There are many aspects of school education that I am uncomfortable with. I have concerns about things such as class sizes, unnecessary homework and examinations and shame-based discipline to name a few.  For example, I want my child to have body autonomy - going to the toilet, eating and drinking and taking breaks when they need to.  Even wearing whatever they feel comfortable in that day.  School does not allow for this.  There is also a lack of opportunity play.  There is so much evidence of how important play is for children’s learning and research has shown that children may benefit from delayed academics – until children are 7 - yet once a child reaches 5 and they start school the focus shifts too formal learning, hitting targets and play takes a back seat.  Home education allows for more opportunities for play to be the focus of a child’s learning. 

Another important part of home education for us is time spent out of doors.  Research has shown again and again that children (and adults) benefit from time outdoors in nature.  It is important for both physical and mental health.  A recent report by Natural England found that 83% of child said being in nature made them very happy and 44% of children wanted to spend more time outdoors at school.  Home education allows us to spend more time out of doors than a school education would and provides so many opportunities for learning.  We are fortunate enough to have an allotment where we grow fruit, vegetables and flowers, hunt for minibeasts, frogs and small mammals, watch birds, see lifecycles in action.  These are all enriching experiences for my child.

Government guidance on Home Education states “that education can be considered efficient and suitable if it enables children to achieve their potential and prepares them for adult life as independent citizens, within or beyond the community in which they were raised.”  What better way for a child to achieve this is by experiencing everyday life.  Trips to the shops, the post office, the library, etc will help them to develop many of the skills needed for daily adult life.  Home education has no set curriculum which means there is more opportunity to learn about current events as they are happening.  For example, the environmental crisis, the Black Lives Matter Movement, the Covid-19 crisis, all things that are happening right now that will shape our history and our children’s futures.  Learning about these things in real time, in an age appropriate way, will give my child a better understanding of their place in the world and how they can help shape it. 

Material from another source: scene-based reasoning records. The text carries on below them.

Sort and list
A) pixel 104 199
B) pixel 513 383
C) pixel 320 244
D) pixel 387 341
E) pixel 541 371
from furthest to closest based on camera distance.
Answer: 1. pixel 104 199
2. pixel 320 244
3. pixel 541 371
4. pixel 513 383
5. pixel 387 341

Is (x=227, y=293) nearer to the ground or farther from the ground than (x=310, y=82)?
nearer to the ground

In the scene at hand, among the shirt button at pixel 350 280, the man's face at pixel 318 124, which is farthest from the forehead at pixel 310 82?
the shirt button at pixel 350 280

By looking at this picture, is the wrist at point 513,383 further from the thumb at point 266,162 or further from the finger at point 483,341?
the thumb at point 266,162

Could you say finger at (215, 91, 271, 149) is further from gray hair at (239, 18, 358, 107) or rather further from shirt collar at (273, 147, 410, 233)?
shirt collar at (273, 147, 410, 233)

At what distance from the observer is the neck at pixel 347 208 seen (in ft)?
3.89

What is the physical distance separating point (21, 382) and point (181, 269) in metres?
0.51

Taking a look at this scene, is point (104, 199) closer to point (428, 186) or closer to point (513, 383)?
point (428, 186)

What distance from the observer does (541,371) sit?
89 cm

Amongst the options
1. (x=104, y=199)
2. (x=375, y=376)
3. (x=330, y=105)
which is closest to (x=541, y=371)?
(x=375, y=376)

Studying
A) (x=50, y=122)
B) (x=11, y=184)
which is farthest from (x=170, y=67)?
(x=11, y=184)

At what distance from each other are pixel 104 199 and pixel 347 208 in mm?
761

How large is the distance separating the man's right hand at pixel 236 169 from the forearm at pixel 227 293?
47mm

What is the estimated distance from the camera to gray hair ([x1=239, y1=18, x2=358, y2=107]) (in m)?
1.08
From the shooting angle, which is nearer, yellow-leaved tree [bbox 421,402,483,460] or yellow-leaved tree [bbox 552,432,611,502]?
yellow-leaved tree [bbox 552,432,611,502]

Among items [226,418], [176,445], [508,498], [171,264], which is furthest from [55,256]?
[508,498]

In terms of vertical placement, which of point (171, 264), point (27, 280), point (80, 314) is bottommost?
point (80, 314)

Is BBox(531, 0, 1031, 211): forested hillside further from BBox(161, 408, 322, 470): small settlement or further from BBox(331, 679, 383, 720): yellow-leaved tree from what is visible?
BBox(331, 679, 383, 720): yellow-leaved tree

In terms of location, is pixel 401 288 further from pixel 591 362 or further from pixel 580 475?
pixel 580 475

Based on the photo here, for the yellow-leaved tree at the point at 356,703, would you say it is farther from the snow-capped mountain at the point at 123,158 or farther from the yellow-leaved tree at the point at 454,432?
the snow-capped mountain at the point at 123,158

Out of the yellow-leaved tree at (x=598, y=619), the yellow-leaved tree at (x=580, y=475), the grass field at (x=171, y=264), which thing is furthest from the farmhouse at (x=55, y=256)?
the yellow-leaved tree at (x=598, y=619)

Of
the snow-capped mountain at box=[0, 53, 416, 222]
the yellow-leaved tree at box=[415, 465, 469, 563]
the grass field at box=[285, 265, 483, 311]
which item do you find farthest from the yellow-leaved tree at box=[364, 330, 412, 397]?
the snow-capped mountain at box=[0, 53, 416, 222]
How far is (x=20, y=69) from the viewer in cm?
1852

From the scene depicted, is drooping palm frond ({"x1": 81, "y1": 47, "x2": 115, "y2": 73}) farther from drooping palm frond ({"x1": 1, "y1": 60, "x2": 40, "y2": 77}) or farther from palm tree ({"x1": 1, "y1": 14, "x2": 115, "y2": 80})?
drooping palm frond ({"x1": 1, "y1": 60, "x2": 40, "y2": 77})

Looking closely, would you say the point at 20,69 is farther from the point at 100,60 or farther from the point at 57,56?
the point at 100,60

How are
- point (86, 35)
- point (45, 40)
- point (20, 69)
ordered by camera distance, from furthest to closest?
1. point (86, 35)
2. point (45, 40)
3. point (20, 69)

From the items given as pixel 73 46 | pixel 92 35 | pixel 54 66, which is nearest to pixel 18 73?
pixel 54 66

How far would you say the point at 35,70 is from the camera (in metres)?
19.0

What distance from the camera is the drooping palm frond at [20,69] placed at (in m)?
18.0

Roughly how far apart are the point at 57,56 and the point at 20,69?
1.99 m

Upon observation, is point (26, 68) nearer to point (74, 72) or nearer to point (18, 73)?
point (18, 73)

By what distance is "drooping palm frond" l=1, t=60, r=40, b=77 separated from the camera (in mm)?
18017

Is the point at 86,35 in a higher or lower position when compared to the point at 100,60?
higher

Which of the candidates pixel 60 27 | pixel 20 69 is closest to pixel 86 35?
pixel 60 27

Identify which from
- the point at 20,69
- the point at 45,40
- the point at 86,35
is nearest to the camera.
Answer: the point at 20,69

The personal impact on us of Covid-19 includes the closures of our local library and the cancellation of groups and classes that we attend.  Weekly visits to the library are a big part of our routine.  My child enjoys picking books and checking them out by themselves.  It also provides a great opportunity to interact with the staff and other members of the public.  My child loves books so it is something that they really look forwards too and really missed during lockdown. The library is an invaluable source for us in home schooling as it provides thousands of books for free Some of the cancelled classes were done online during lockdown, but my child did not enjoy them as it was a completely different experience.  For example, a music class where usually, the children can play with a variety of instruments themselves vs. watching someone on a screen singing. Likewise, not being able to go to the shops and post office have also had an impact.  Obviously, these closures and cancellations have been totally necessary but my child has missed the social interactions all of these things can offer. 

In summary. I believe home education gives children more opportunity to be children. It will give them more time for play and the flexibility to learn in a way that suits them and at their own pace.  It will give them more social interactions in the real world, allows them to understand their place in an everchanging world and grow in to curious, socially conscious, passionate individuals.